--- REQUIRED TASK ---
Collect every line of the data below that contains the word "green", and copy each one out in full.

--- EXTRACTED MATERIAL ---

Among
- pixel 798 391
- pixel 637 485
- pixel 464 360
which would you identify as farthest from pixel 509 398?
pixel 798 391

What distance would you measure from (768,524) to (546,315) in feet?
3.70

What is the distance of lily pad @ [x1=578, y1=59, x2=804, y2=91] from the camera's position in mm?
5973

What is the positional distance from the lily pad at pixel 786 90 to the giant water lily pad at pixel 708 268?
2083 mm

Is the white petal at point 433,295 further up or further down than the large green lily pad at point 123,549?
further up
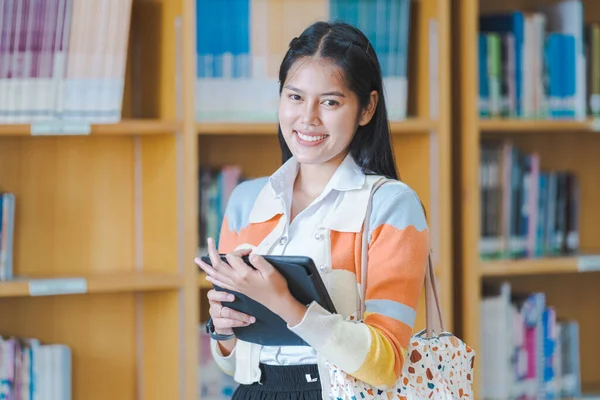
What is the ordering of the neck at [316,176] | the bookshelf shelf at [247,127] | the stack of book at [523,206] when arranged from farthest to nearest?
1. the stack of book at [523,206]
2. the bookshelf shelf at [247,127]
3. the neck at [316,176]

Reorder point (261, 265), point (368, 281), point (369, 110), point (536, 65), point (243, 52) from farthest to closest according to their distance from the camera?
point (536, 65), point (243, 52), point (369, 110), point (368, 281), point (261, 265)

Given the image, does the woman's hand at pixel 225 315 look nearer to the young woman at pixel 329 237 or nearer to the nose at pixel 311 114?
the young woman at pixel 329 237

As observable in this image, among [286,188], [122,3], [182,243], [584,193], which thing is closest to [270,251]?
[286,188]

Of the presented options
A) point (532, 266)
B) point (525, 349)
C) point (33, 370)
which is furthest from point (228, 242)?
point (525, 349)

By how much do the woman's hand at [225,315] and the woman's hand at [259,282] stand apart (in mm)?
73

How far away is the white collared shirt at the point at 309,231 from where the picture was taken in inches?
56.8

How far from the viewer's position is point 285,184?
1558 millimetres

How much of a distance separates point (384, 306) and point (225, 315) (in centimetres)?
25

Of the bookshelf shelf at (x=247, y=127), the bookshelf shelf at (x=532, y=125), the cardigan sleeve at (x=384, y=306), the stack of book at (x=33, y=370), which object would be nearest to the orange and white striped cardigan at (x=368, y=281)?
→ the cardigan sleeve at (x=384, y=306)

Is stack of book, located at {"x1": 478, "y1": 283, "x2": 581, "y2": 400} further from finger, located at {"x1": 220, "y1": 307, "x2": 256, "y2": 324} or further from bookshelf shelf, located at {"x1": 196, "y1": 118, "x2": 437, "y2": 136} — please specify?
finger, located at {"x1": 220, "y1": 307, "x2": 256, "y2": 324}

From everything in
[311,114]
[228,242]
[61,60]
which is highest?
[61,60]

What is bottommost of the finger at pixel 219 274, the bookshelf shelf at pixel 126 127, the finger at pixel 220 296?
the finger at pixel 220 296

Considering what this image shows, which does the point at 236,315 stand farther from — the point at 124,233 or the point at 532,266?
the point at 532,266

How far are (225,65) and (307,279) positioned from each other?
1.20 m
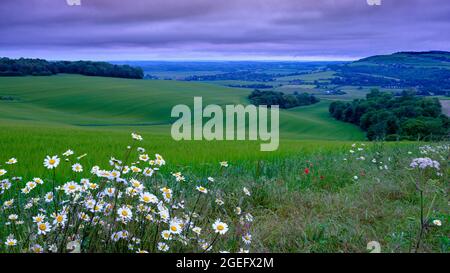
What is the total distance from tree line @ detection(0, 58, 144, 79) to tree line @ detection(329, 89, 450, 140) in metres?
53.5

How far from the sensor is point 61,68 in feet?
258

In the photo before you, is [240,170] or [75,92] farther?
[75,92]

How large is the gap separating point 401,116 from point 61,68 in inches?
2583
* * *
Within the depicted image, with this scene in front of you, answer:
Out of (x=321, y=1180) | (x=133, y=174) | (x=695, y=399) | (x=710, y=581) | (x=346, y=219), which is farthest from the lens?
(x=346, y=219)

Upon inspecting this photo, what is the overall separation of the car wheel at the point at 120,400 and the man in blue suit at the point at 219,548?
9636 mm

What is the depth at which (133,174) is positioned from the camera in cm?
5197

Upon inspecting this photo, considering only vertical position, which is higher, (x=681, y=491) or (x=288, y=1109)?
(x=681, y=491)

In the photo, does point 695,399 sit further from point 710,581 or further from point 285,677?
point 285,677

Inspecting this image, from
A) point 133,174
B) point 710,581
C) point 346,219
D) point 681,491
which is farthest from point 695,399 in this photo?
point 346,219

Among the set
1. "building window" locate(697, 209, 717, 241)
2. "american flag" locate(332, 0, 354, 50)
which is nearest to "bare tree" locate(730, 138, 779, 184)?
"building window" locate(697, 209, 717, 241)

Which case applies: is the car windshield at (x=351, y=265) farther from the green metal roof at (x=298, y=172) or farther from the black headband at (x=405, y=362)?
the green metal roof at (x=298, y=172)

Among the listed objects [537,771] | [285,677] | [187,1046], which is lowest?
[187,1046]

--- REPLY ---
Is the white petal at point 433,295 further up or further down than the large green lily pad at point 123,549?
Which case applies: is the car windshield at (x=351, y=265) farther from the green metal roof at (x=298, y=172) or farther from the black headband at (x=405, y=362)?
the green metal roof at (x=298, y=172)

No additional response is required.